Por Martin Wolf - 25/06/200 

Duas tempestades estão fustigando duramente a economia mundial: uma tempestade de preços de commodities, inflacionária; e outra financeira, deflacionária. Na semana passada, argumentei que os regimes cambiais constituem um vínculo entre esses eventos distintos. Nesta semana, consideraremos formas de navegar nessas águas revoltas.

 

O lugar para começar é a economia mundial, como unidade. Quanto mais globalizadas as economias, mais apropriado é pensar na economia desta maneira. Assim, o que aprendemos sobre a economia mundial como um todo? A resposta é que ela está atingindo seus limites nos recursos, pelo menos no curto prazo.

 

Nossa civilização está baseada no combustível fóssil. Só que, desde o fim de 2001, o preço real do petróleo aumentou em cerca de seis vezes. Hoje, o preço real é maior do que no começo do século passado. Como observa o Banco Mundial (Bird) em seu mais recente relatório, "Finanças do Desenvolvimento Global de 2008", a oferta global de petróleo estagnou em 2007.

 

Esse fato, diz o relatório, "contribuiu para forte queda nos mercados acionários na segunda metade de 2007 e para preços acentuadamente mais altos (www.worldbank.org)". É possível que esses aumentos se comprovem temporários, como aconteceu após as fortes altas da década de 70, ou permanentes. Ainda não sabemos.

 

As fortes oscilações nos preços da energia têm ao menos três efeitos sobre a economia. Primeiro, eles aumentam a inflação cheia. Nas economias emergentes, sobretudo, as surpresas inflacionárias adversas se transformaram na norma.
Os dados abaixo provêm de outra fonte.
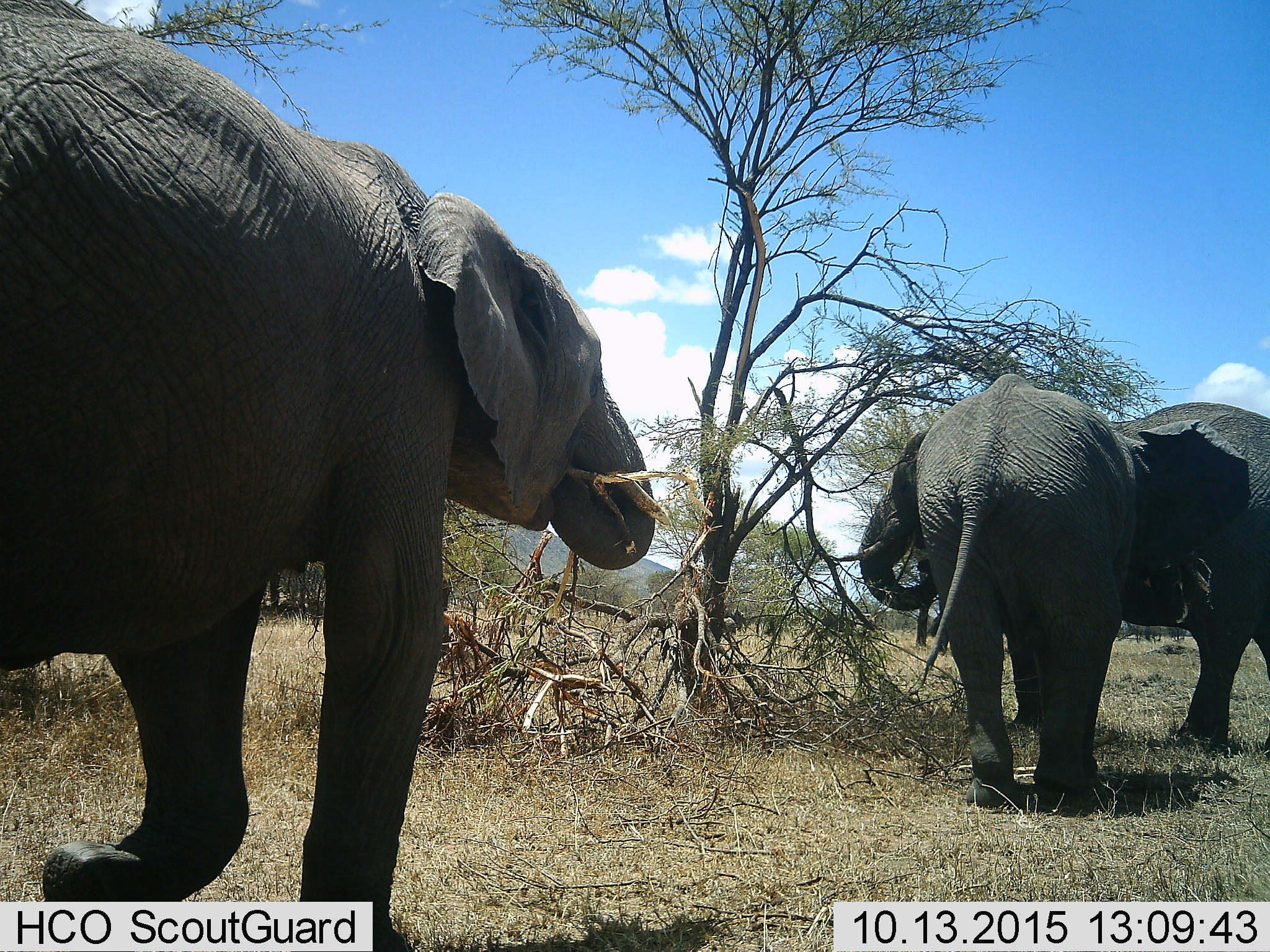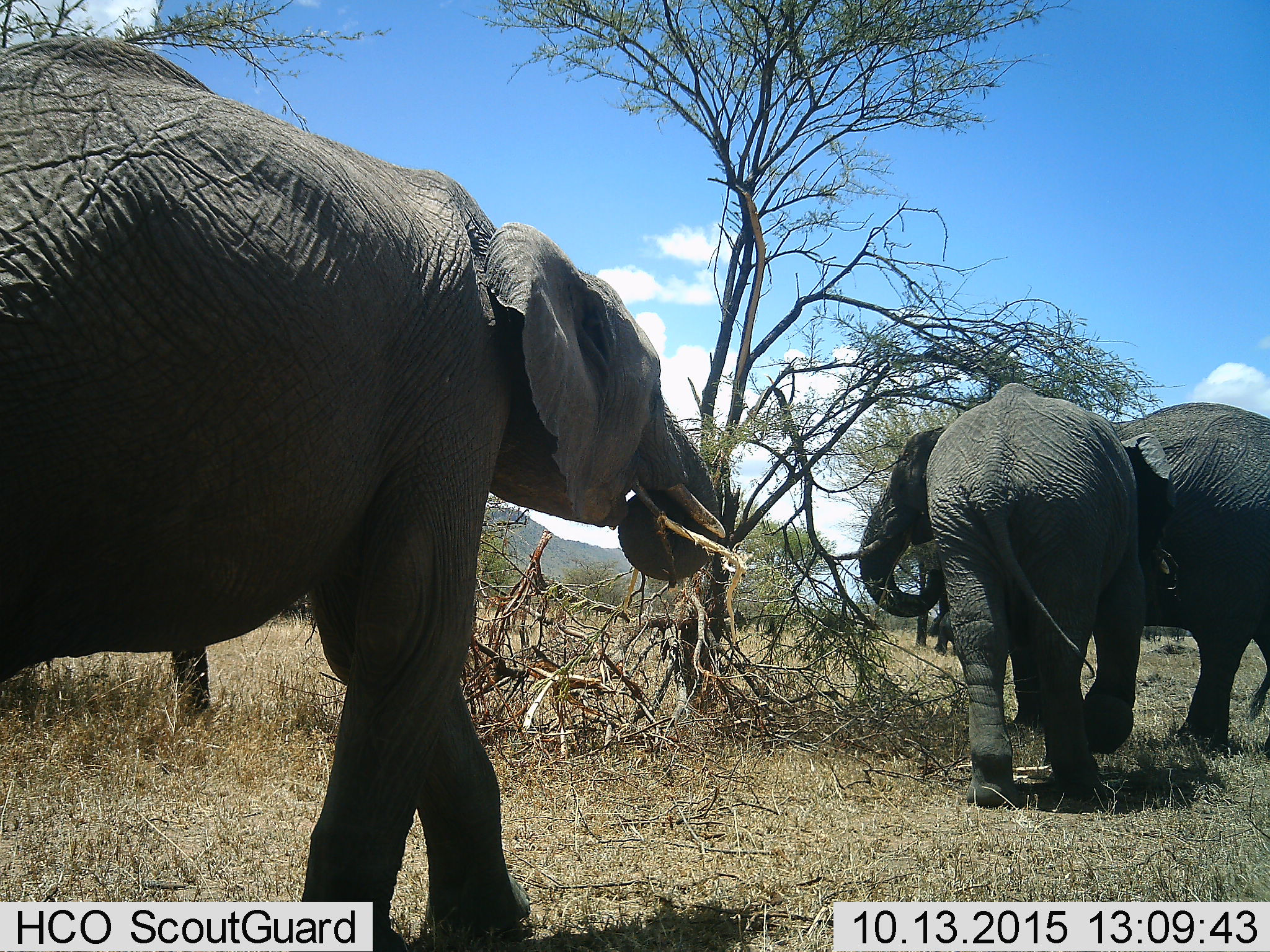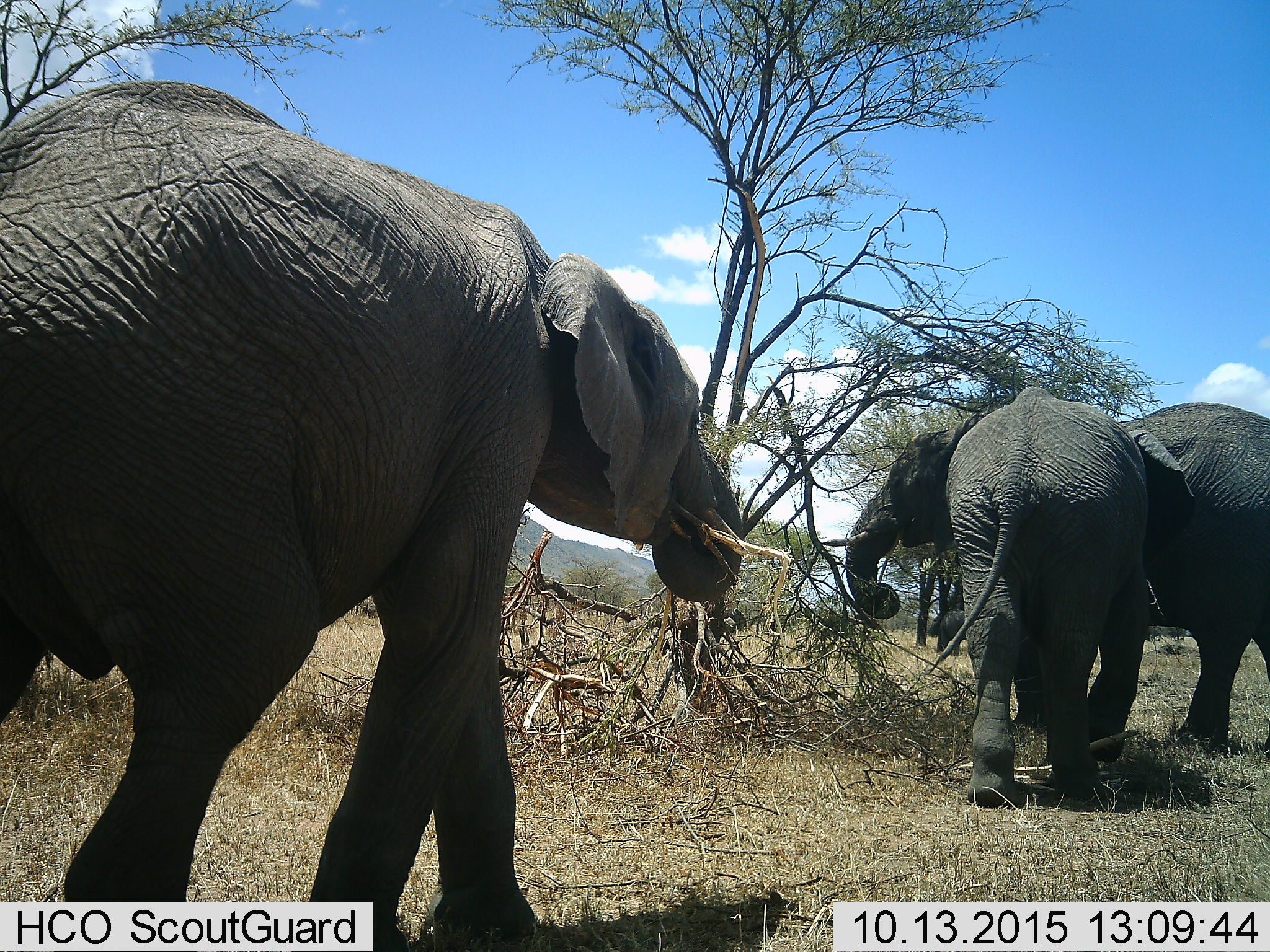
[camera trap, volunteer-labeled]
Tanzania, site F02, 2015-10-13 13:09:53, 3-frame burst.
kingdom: Animalia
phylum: Chordata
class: Mammalia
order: Proboscidea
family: Elephantidae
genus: Loxodonta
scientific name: Loxodonta africana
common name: african bush elephant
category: elephant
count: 3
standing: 35%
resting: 0%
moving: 75%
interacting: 5%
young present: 10%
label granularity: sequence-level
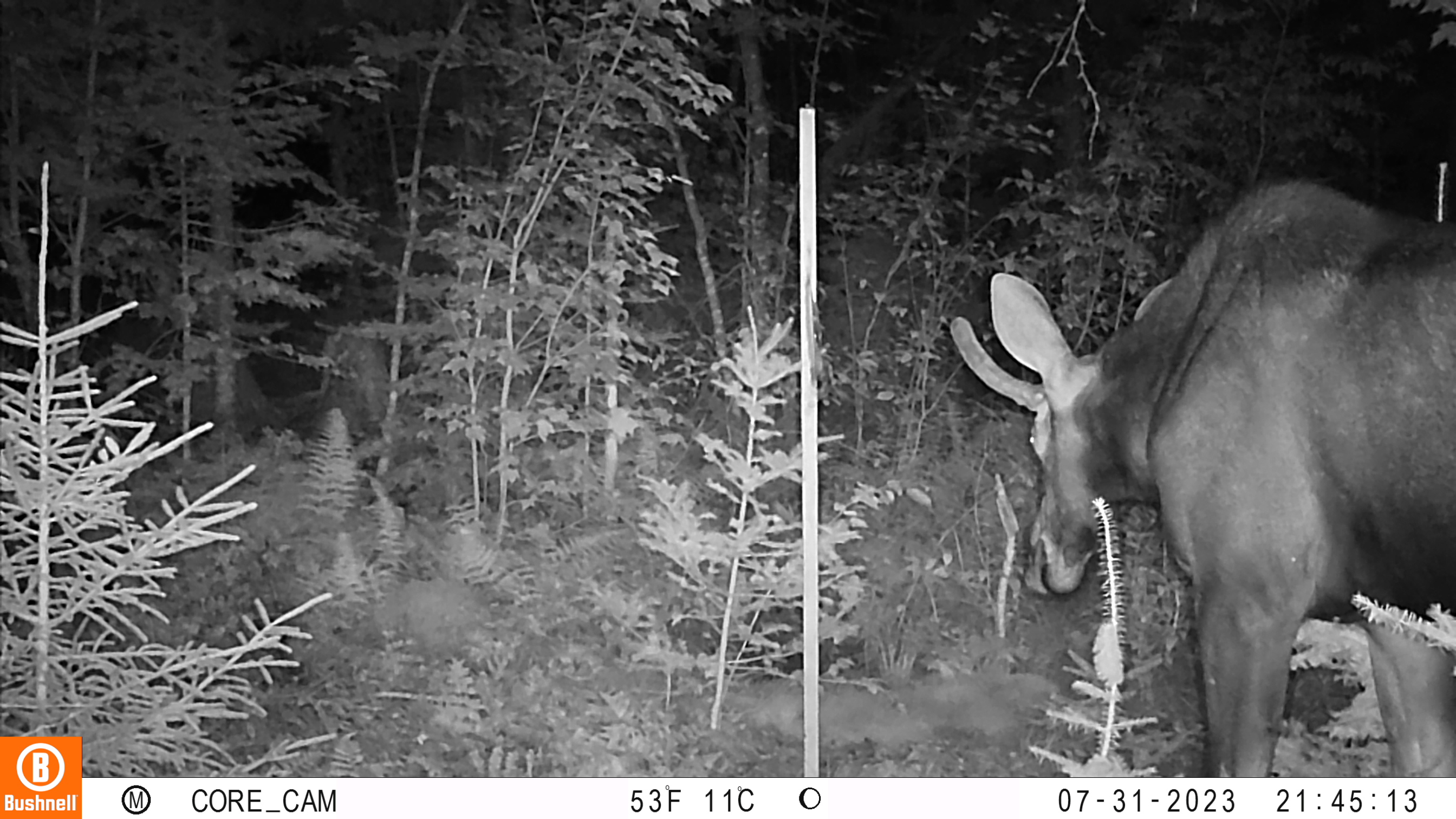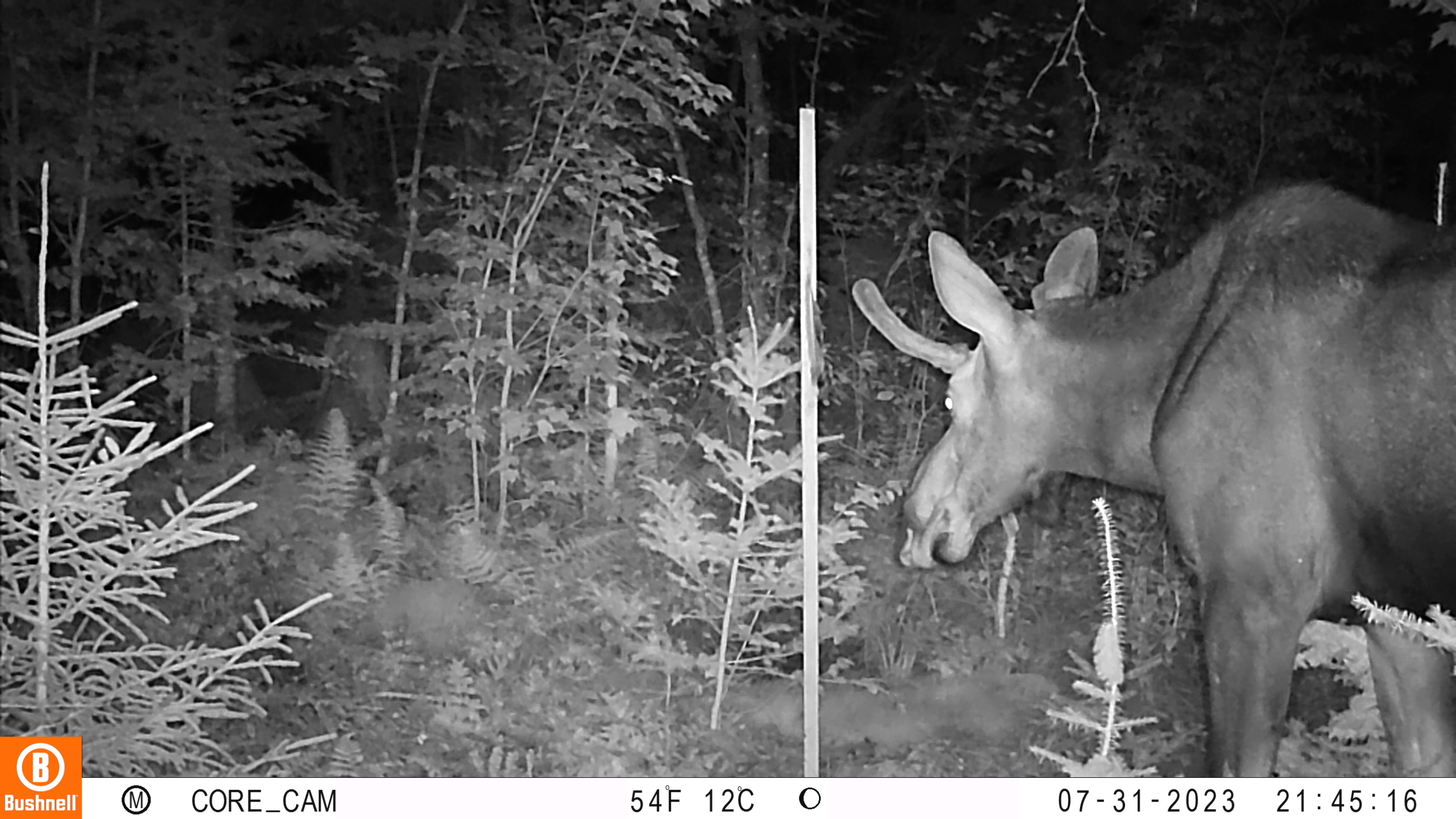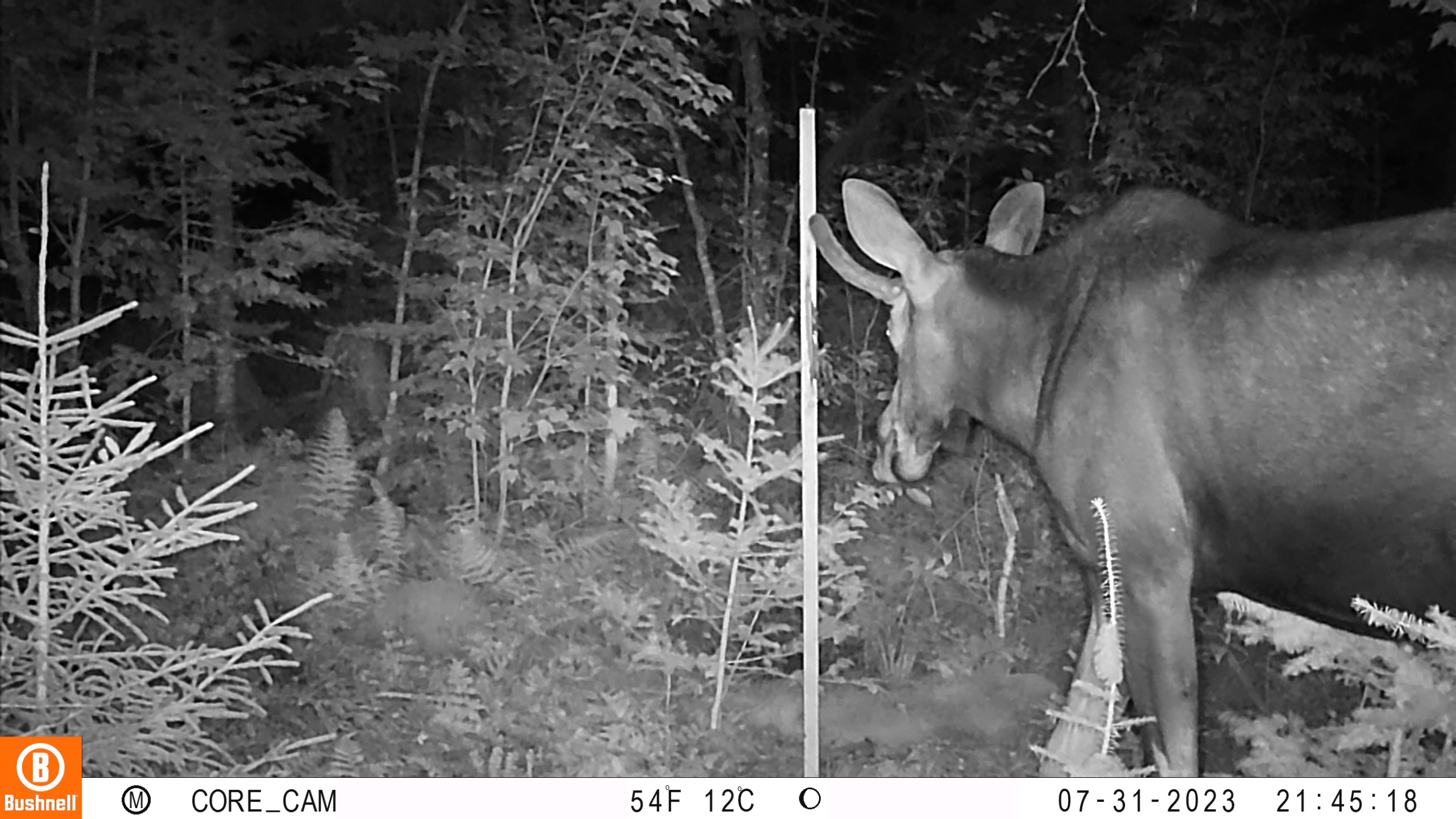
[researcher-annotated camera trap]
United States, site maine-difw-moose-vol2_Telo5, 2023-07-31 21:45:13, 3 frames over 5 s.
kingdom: Animalia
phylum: Chordata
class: Mammalia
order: Artiodactyla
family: Cervidae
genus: Odocoileus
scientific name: Odocoileus virginianus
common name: white-tailed deer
White-tailed deer (Odocoileus virginianus).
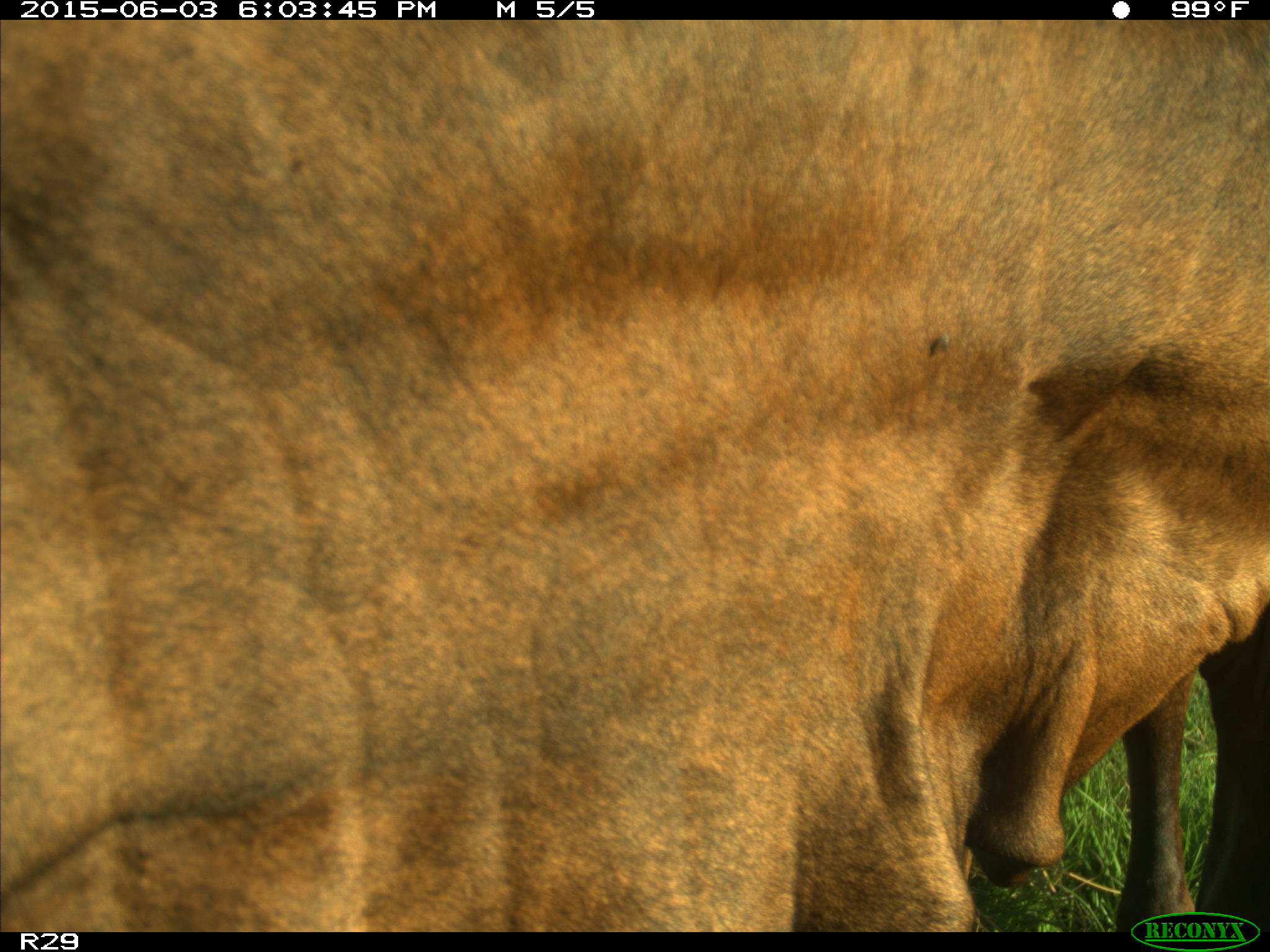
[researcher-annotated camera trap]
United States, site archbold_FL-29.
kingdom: Animalia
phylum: Chordata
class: Mammalia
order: Artiodactyla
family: Bovidae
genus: Bos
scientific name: Bos taurus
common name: domestic cow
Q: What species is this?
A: Bos taurus (domestic cow).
Segundo, eles reduzem a oferta potencial, comprimindo os lucros em atividades que consomem energia, obrigando os empresários a eliminar capacidade intensiva em energia e tornando necessário investir em nova e mais ampla capacidade eficaz em energia.

 

Na sua mais recente edição da "Perspectiva Econômica", a Organização para Cooperação e Desenvolvimento Econômico (OCDE) discute as conseqüências de um desses choques de oferta negativos sobre os países membros ( www.oecd.org ). Ela apresenta dois argumentos gerais: primeiro, aumentou a incerteza em torno dos níveis atuais e futuros da produção potencial; e, segundo, os efeitos adversos decorrentes desse fato podem ter dimensão considerável.

 

A OCDE estima que o aumento recente no preço real relativo do petróleo reduziu a produção regular em 4% nos EUA e em 2% na zona do euro; e reduziu o crescimento potencial, no médio prazo, em 0,2 pontos percentuais e em 0,1 ponto percentual, respectivamente. Isso não é trivial: no caso dos EUA, a queda no crescimento da produção potencial deve estar em pelo menos 10% do crescimento potencial na produção per capita. Nas economias emergentes mais avançadas - e, particularmente, numa economia em franca expansão industrializante, como a China - a redução da taxa de crescimento potencial pode ser ainda maior.

 

Terceiro, os saltos nos preços da energia alteram o nível e a distribuição da demanda global. A passagem, de um preço de perto de US$ 53 o barril no começo de 2007, para US$ 136, agora, aumenta o custo anual para os consumidores em cerca de US$ 2,6 trilhões anualmente, o que representa um imposto de aproximadamente 4,5% sobre a produção global não relacionada com o petróleo. Cerca de dois terços dessa transferência vai dos países importadores para os países exportadores de petróleo. Também migra dos que gastam aos que estão propensos a economizar, pelo menos no curto prazo.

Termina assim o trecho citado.